▶ **EXCERPT TO READ**:
Do you think it is possible to learn how to love and to teach how to love? Or is love just something natural that cannot be taught?
Love is something you have to contemplate to learn, because you cannot love unless you understand. If you don’t understand that person, it’s impossible for you to love him or her. And in order to understand, you have to take the time to look deeply into his or her situation, to understand their suffering, to understand their difficulties, to understand the deepest aspirations of that person; otherwise you cannot really love. Meditation is looking deeply in order to understand, and once you understand, love comes naturally, because understanding is the source of love.
What do you mean by mindfulness?
Mindfulness is the capacity of being present in the here and the now, living deeply each moment of your life. If you are really there, you understand the suffering of the people around you, and you’ll be able to do something in order to remove their suffering. You’ll be able to refrain from doing something that can create more suffering. Mindfulness is to unite the body and the mind in order to really touch the wonders of life and recognize suffering, and to be able to do something to remove it.
What does non-violence mean to you?
The essence of non-violence is understanding and compassion, so when you cultivate understanding and compassion, you are ractising non-violence. You cannot be absolutely non-violent – but the more you can understand, the more you can be compassionate, the more you can be non-violent.
You should learn to look at non-violence as something Buddha-like. A Buddha’s non-violence is higher. His degree of non-violence is higher than a house, because his understanding and his love have a great equality.

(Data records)
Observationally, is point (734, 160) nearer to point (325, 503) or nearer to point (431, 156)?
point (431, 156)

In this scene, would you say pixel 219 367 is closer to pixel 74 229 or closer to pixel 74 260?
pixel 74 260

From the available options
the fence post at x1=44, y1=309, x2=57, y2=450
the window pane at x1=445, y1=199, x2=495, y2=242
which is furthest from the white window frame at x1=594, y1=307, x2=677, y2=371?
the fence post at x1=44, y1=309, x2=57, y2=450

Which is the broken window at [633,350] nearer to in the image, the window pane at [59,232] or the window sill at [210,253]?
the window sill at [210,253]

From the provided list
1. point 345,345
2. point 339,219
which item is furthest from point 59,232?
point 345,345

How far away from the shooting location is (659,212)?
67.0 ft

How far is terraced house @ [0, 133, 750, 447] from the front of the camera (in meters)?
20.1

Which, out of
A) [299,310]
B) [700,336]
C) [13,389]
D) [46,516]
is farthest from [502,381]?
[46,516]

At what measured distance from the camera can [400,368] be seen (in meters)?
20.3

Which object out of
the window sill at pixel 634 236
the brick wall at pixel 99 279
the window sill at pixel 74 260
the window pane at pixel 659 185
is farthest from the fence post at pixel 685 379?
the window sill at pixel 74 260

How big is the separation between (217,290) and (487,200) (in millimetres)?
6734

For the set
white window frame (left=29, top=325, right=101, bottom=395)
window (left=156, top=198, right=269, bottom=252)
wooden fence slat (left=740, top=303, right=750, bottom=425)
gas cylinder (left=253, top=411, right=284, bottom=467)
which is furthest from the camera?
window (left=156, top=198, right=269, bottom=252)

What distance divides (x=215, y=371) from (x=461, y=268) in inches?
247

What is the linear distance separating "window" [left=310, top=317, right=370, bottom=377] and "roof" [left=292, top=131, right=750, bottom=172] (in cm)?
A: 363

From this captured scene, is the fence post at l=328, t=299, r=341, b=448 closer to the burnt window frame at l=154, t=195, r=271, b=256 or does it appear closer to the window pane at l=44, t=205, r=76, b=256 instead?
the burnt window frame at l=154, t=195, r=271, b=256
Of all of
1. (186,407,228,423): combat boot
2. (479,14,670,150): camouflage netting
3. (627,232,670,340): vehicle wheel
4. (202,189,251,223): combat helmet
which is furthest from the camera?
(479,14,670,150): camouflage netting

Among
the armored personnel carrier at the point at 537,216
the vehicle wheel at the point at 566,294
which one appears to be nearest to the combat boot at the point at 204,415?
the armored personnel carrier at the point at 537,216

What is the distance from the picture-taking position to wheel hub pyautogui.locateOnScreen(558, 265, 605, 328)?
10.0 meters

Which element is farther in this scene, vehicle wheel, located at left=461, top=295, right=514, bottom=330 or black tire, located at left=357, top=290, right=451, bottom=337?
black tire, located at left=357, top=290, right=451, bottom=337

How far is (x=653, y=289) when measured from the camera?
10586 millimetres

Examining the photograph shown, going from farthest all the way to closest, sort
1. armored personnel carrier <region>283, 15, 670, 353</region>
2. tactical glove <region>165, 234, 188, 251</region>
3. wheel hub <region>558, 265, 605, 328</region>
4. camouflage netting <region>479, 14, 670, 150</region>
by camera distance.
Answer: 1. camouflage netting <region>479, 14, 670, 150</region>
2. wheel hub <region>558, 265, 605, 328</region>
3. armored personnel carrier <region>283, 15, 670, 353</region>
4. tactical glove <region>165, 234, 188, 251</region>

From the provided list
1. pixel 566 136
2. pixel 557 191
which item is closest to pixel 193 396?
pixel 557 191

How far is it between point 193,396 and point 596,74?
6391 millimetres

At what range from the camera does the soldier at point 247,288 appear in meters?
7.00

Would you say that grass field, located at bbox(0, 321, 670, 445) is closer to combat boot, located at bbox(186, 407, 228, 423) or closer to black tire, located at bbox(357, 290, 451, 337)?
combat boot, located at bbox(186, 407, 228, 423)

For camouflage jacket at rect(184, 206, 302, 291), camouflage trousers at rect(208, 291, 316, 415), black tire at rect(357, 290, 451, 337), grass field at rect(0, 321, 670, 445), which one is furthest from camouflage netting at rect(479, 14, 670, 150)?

▶ **TASK LIST**:
1. According to the passage on love and mindfulness, what is the source of love?
2. Pull out every line of the records that contains the string "white", matching case exactly.

▶ **EXPECTED RESPONSES**:
1. Understanding is the source of love.

2.
which is furthest from the white window frame at x1=594, y1=307, x2=677, y2=371?
white window frame (left=29, top=325, right=101, bottom=395)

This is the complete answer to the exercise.